Many (perhaps most) productions of Lear never let us inside these characters in a way that allows us to care or feel. Lear divides his kingdom and disinherits Cordelia very quickly; we don’t see much of who Lear is on a “good day.” The sisters are usually nothing but harpies from the outset, Edmund is often just slimy, Edgar is confusing, Kent is loyal, and Gloucester is loyal but not too bright. Without changing what Shakespeare wrote, we hope to create characters, relationships, and situations that allow you to care about what’s happening. I don’t think Lear should be a ride you take just because “it’s good for you.” It should be powerful, surprisingly funny, and always engaging because you care about what happens next or how that next thing will happen.

We never know when our time on this planet will end; “May not young men die as well as old?” (Shrew). We’re never too young to blow it, we’re never too old to change. As naïve or Pollyanna as it may sound. I think some of the genius inside this masterpiece is that Shakespeare shows us multiple paths down which we don’t have to travel our lives. By watching the mistakes of others, we can learn what not to do; we can see what we don’t want to become. “I don’t want to be that kind of parent, child, spouse, or friend; I don’t want to be blind to my loved ones.” Hopefully not all of us have wanted to pluck out the eyes of someone who has displeased us, but we’ve probably all committed foolish, destructive acts in the heat of believing we were in the right.
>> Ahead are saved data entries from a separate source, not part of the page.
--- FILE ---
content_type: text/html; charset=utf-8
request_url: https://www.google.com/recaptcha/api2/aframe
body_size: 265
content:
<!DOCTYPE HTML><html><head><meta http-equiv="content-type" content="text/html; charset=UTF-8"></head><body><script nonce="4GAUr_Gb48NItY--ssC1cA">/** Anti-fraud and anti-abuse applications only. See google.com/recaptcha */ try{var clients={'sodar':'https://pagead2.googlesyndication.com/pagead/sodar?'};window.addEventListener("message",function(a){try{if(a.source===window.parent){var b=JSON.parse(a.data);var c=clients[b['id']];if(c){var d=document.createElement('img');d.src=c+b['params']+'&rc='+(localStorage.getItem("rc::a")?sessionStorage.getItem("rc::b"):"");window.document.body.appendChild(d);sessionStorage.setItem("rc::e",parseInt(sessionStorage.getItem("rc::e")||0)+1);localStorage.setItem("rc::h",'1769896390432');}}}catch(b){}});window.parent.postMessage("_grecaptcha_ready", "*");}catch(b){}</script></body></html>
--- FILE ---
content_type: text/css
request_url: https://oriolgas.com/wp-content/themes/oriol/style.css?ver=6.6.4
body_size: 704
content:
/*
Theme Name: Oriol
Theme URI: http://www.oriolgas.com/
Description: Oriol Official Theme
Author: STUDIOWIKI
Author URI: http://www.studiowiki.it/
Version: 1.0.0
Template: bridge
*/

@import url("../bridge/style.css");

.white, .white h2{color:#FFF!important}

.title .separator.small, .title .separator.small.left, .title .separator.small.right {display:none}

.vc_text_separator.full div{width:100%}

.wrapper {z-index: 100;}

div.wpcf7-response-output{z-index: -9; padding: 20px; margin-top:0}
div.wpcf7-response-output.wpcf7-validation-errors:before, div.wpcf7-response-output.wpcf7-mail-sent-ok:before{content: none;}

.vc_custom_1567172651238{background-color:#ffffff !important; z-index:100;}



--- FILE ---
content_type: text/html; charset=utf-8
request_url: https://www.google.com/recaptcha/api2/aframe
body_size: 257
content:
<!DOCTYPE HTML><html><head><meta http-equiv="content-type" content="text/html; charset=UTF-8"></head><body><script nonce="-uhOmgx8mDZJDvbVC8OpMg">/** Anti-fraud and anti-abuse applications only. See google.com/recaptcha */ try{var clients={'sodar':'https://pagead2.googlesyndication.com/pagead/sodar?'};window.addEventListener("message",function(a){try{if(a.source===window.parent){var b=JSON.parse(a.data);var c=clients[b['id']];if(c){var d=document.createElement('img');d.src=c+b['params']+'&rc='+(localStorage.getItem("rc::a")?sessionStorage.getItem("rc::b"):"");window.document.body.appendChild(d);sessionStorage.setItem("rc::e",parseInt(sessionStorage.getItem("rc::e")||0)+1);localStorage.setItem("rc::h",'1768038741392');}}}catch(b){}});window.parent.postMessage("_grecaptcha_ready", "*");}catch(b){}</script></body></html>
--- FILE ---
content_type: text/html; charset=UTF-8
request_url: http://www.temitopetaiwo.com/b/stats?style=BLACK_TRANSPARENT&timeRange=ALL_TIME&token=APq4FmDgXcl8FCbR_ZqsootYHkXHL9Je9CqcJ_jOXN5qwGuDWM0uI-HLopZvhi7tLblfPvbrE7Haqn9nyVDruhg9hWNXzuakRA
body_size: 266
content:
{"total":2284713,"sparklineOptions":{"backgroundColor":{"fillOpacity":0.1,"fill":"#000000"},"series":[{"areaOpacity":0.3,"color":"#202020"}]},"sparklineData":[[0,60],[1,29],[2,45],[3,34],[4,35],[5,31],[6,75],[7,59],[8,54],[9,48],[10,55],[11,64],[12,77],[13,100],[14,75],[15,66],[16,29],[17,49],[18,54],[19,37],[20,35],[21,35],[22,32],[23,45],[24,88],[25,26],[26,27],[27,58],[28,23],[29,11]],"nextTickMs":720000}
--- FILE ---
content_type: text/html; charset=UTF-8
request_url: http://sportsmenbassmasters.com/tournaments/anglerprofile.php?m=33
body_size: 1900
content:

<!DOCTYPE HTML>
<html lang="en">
I think productions of this play should speak to our souls, to our sense of right and wrong, to our better selves. Whatever we’ve screwed p in our lives, if we’re watching the play then we are still alive, we still have choices to make, and we still have the ability to seek forgiveness. In a strange way, what is awful in this play can also give us hope and wisdom; it can help us love more, feel more, see better, be better.

Thanks for joining us as we take this ride together. I hope you find the poppycock in “unplayable,” the light inside the darkness, as well as the love and forgiveness we all deserve to find. As long as we’re breathing, it’s not too late.